===== Text

The Top 10 Danny Elfman Movie Music Moments

Music and film are two of the most complex forms of art that exist. Together, they possess the ability to create a fantastically realistic experience. When done exceptionally well, a cinematic moment like an onscreen kiss or the introduction of two strangers can come to life in an enchanting and unique way.

Among the brilliant artists who compose and curate soundtracks for film is the inimitable Danny Elfman. He began work in the film world in 1985 with Pee-Wee’s Big Adventure, his first foray into soundtracking and composing for Tim Burton. Since then, Elfman has collaborated with nearly every big name in cinema (not to mention his creation of the intro for The Simpsons, among other works in television).

Below, you’ll find 10 of our favorite Elfman works from the early days to today, paired with some food for musical thought.

1. Pee-Wee’s Big Adventure (1985): Breakfast

Tim Burton asked Elfman to put together the score for Pee-Wee, in what eventually became the jumpstart for Elfman’s music-scoring career. Despite initial hesitation, Elfman and Burton have since worked on myriad projects together.

Fun Fact: One of the songs in Pee-Wee also appears in Grand Theft Auto V.

2. Beetlejuice (1988): Intro Theme

The tone of this film is immediately set by the main theme. You’ll hear the signature sounds of tip-toe piano, horns, strings, and organs throughout the film, as introduced by the opening. The feeling of imminent death, but in a strangely lighthearted way, is evoked from the beginning as soon as we hear the sampling of Harry Belafonte’s “Day-O,” cut short by a melancholy (yet harmonious) shift in sound.

3. Batman (1989): Intro Theme

Elfman’s main Batman theme was originally scored for the opening of the movie, but the score for the film grew to be so popular that parts of it also appeared in the animated Batman television show, videogames, and even on the station platform for the Batman ride at Six Flags.

==========
===== Material provided

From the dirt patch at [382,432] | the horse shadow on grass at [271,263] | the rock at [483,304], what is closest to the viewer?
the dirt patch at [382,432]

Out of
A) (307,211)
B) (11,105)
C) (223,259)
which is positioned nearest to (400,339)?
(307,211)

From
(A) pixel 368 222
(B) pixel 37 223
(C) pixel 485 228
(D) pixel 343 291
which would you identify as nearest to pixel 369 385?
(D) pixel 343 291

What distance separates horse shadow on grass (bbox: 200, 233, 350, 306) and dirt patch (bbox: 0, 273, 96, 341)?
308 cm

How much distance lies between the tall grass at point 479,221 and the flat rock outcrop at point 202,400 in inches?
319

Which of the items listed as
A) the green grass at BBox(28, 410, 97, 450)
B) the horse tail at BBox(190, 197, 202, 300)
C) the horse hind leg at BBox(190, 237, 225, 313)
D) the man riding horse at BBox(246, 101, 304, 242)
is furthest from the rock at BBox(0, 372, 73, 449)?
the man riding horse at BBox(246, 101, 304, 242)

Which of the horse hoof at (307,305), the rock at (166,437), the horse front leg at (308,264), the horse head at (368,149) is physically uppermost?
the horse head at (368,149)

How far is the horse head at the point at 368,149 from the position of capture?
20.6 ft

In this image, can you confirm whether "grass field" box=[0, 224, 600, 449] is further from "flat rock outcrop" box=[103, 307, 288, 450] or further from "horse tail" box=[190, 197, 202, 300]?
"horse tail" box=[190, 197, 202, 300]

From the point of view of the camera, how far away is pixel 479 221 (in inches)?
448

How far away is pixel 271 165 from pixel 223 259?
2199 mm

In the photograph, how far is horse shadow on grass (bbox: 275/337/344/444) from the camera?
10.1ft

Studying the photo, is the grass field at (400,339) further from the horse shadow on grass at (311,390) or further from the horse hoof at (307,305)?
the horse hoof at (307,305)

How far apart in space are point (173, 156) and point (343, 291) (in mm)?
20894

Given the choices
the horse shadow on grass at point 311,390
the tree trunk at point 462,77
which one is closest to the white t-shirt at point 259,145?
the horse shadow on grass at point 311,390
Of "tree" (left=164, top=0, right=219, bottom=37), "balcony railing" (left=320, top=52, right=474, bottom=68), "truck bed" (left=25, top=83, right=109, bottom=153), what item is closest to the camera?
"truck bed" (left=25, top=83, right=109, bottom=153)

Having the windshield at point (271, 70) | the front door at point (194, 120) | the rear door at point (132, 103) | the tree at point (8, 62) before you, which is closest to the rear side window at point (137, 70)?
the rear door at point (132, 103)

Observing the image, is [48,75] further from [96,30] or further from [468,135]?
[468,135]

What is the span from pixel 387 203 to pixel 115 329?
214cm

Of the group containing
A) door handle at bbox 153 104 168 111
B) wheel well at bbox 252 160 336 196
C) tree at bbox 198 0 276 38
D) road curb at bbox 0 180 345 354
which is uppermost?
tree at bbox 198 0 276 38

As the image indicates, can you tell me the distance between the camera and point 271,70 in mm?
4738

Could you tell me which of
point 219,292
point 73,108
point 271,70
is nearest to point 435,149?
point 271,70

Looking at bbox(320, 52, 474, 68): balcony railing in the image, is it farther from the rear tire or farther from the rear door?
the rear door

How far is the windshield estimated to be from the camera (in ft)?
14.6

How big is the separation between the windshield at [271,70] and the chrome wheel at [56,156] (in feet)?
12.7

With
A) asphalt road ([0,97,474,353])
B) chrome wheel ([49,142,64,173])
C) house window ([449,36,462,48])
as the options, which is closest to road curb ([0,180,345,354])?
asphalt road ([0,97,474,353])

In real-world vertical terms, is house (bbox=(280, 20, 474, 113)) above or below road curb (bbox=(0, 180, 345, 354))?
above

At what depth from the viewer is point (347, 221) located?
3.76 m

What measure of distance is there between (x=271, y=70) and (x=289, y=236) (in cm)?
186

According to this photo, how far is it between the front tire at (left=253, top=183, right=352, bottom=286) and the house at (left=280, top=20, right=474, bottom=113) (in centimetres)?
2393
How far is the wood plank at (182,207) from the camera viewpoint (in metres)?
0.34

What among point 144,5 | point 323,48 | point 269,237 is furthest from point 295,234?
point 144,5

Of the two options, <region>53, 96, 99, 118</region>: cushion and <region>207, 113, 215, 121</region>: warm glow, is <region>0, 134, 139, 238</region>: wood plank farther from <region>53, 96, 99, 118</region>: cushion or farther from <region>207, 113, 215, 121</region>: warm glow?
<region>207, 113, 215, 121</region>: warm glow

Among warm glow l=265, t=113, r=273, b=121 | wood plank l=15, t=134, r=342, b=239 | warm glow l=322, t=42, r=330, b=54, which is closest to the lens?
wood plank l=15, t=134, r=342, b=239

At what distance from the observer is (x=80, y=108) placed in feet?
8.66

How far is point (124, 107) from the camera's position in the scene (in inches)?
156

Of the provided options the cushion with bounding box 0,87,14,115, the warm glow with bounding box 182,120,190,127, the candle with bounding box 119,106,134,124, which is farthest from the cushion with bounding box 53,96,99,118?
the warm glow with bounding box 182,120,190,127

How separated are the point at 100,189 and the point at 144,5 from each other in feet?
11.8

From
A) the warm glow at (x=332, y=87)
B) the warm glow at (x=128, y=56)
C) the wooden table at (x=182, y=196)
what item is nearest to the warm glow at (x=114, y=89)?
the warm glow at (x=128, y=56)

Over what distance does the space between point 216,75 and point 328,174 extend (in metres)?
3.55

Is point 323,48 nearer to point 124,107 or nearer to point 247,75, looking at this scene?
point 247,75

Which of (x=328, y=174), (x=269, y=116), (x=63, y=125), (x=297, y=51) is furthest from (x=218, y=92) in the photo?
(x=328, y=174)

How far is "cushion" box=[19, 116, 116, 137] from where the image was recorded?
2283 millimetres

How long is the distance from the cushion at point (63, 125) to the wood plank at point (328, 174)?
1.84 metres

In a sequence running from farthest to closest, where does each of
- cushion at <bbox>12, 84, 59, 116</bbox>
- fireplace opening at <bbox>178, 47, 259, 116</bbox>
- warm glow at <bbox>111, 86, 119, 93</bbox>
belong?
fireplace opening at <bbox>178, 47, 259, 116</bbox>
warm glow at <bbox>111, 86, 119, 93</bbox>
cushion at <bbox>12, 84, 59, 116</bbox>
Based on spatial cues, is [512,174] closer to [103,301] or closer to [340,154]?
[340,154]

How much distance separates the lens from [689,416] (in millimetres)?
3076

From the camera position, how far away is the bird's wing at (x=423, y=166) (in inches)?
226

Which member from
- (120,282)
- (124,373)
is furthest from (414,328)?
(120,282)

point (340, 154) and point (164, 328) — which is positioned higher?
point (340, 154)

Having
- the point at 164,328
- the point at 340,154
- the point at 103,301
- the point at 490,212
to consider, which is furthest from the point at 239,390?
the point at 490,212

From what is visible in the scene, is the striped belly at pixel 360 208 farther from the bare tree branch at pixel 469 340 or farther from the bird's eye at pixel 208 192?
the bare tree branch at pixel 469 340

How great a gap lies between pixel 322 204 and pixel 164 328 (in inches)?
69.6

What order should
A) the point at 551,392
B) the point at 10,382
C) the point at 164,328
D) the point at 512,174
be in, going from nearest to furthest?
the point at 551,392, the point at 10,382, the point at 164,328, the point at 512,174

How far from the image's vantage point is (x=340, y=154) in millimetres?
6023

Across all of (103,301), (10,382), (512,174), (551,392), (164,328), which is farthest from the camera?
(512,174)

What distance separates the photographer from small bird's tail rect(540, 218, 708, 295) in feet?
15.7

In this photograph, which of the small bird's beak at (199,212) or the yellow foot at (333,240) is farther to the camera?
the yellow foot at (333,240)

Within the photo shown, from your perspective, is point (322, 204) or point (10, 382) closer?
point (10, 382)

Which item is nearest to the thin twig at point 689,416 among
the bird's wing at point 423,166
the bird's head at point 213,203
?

==========

§ **Work to complete**:
(a) Please reproduce the records word for word, from the line containing "What distance separates the" through the final line of the records, both ends included.
(b) Continue the article on Danny Elfman's film music from where it stops.

§ **In response**:
(a)
What distance separates the photographer from small bird's tail rect(540, 218, 708, 295) in feet?
15.7

In this photograph, which of the small bird's beak at (199,212) or the yellow foot at (333,240) is farther to the camera?
the yellow foot at (333,240)

Within the photo shown, from your perspective, is point (322, 204) or point (10, 382) closer?
point (10, 382)

Which item is nearest to the thin twig at point 689,416 among
the bird's wing at point 423,166
the bird's head at point 213,203
?

(b)
4. Edward Scissorhands (1990): Ice Dance

Released as the fourth feature-film collaboration between Elfman and Burton, this is said to be one of Elfman’s most personal and favorite works. The soundtrack in Scissorhands is sentimental and emotive, distinctly matched to the characters on screen. Elfman’s compositions, paired with the talent of a 79-piece orchestra, won the International Film Music Critics Award (IFMCA) in 2011 (for Best Archival Release of an Existing Score) and was nominated for a Grammy in 1992 (for Best Instrumental Composition Written for a Motion Picture.)

5. The Nightmare Before Christmas (1993): Main Theme

The Halloween theme for this Christmas film, performed by “The Citizens of Halloween Town” boasts a spooky and lovable tune, now forever connected to both holidays. The score was nominated for a Golden Globe in 1993 (for Best Score), and the film was re-released in 2006 in 3D. With the re-release came an updated score featuring covers of some of the film’s songs by Fiona Apple and Fall Out Boy, among others.

6. Men in Black (1997): Intro Theme

A fantastic combination of crazy and wacky, Elfman’s work on Men in Black fits magically within the style of his previous compositions (particularly, the whimsical and fantastical tonality and feeling of the introductory theme, otherwise known as “The Firefly”) yet still stands alone with a unique sound. The film has little to do with music, and yet, the score lends itself to emotions of epic proportions.

7. Sleepy Hollow (1999): Opening Titles

Known by Burton and Elfman fans alike as one of their greatest collaborations, Sleepy Hollow was nominated by the Las Vegas Film Critics and won the Golden Satellite Award. With this score, audiences feel the effects of variations on one theme throughout a story, as Elfman plays with different tones of light and dark with similar themes.

8. Chicago (2002): After Midnight

Elfman obviously wasn’t responsible for all of the musical genius that is the 2002 film adaptation of Chicago, but he is responsible for some of it. He composed two of the tracks featured on the award-winning soundtrack, including “After Midnight.” The demeanor of the track is one that fits in well with the personality of the film, but also sets itself apart from previous Elfman works as jazzy, 1920s-styled, and scandalous.

9. Big Fish (2003): Twice the Love (Siamese Twins’ Song)

Similar to his jazzy work with Chicago, this track from Big Fish exemplifies a beautiful balance between sonic bliss and onscreen violence. And yet, being sung by a single-bodied set of Siamese twins, it reminds the audience of Elfman and Burton’s special signature, slightly eerie style.

10. Charlie and the Chocolate Factory (2005): Augustus Gloop (Oompa Loompa Song)

In 2005, Burton took on the task of reinventing the legendary Chocolate Factory, and Elfman’s soundtrack added an aural dose of beauty to the onscreen madness. Here, audiences are re-introduced to Elfman with the sound of the former Oingo Boingo frontman’s own voice on tracks like “Augustus Gloop” and “Violet Beauregarde,” among others.

Did we miss any of your favorites? Let us know in the comments!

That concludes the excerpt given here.